Hitchcock's Influences on Spielberg:
Raiders of the Lost Ark as example
by Arnaud Palisson - posted on September 4, 2006
 

An obvious characteristic of Steven Spielberg's cinema can be found in his recurrent evocations of his favorite classical directors. Cecil B. De Mille, Howard Hawks, John Ford, Victor Fleming, David Lean,... But the most significant allusions concern by far Alfred Hitchcock. Not only does Spielberg quote Hitchcock more often than any other director, but he does so by three different kinds of references.

  1. Formal Influences
  2. Technical Evocations
  3. Dramatic Evocations

Let's consider such evocations in one film: Raiders of the Lost Ark.


Part I: Formal Influences

The Rolling Boulder

The first and best known influence of Hitchcock movies on Raiders of the Lost Ark lies in the rolling boulder, chasing Indy in the gallery of the Peruvian temple,...


Scene from Raiders of the Lost Ark.

...with reference to a scene of North by Northwest : alone among the corn fields, Roger Thornhill (Cary Grant) is chased and shot by a plane.


Scene from North by Northwest.

In fact, there's no plane chasing Indy in the gallery (there will be one in a tunnel of Last Crusade!), but the editorial script is very similar. Furthermore, a few years later, the influence becomes obvious, in the first scene of Spielberg's Always (1989).


Opening scene of Always.


The "Casquette Game"

The same Hitchcock movie is quoted again in Raiders during the "Basket Game". In the streets of Cairo, Indy is running after Marion, supposedly trapped in a big basket, carried away by two Arabs. When he arrives on a crowded square, Indy discovers plenty of such Arab-carried baskets. Not knowing which one holds Marion captive, Indy overturns in vain every single basket.

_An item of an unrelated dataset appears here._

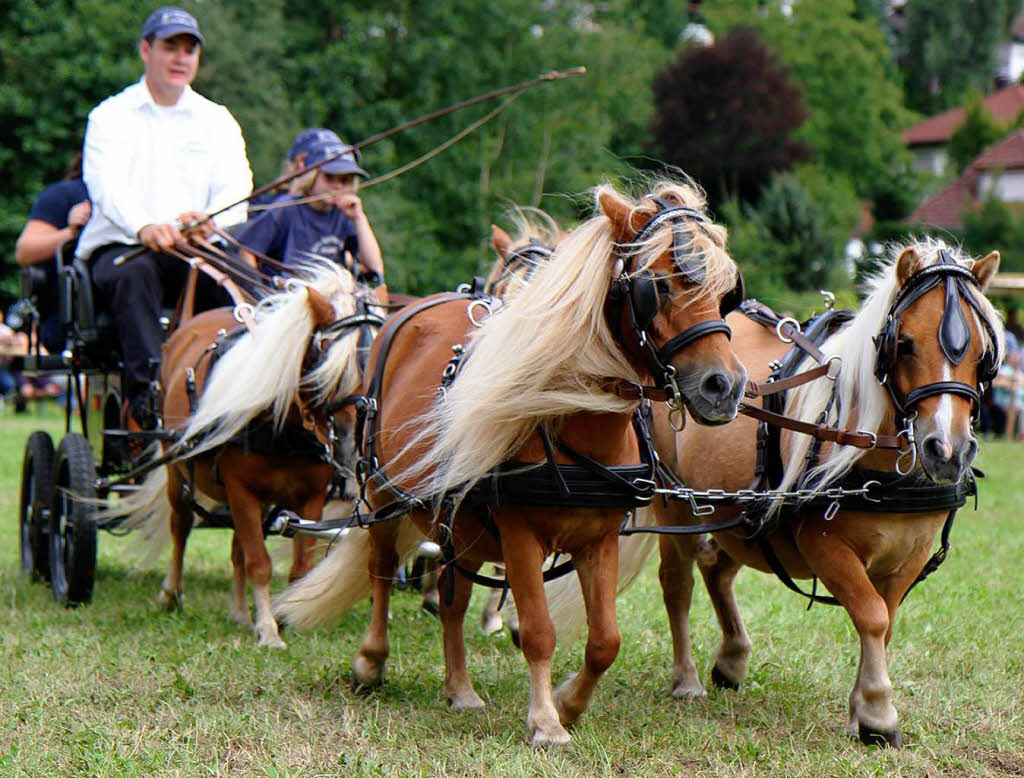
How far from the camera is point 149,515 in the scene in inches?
271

In North by Northwest, arriving in Chicago Railroad Station, where he is awaited by the police, Roger Thornhill steals (in fact, buys) the uniform of a luggage porter. Carrying Eve Kendall's suitcases, he escapes the policemen's notice. When the detectives become aware of the subterfuge, they begin to look for Thornhill as a luggage porter, wearing a red cap. Arriving in the main hall of the station, they discover numerous red caps. Not knowing which one is Thornhill's, they check unsuccessfully every luggage porter.

click to enlargeclick to enlarge
Baskets vs. North By Northwest's red caps.


The Blackmail Bond

The Well of the Souls sequence takes place in the same time that Marion's attempt to escape from Belloq's tent. Despite that the events in the original script are completely distinct, Spielberg rewrites the scenes and weaves several subtle bonds between them. Among others, let's note that both simultaneous actions refer in parallel to the same Hitchcock movie, Blackmail (1929).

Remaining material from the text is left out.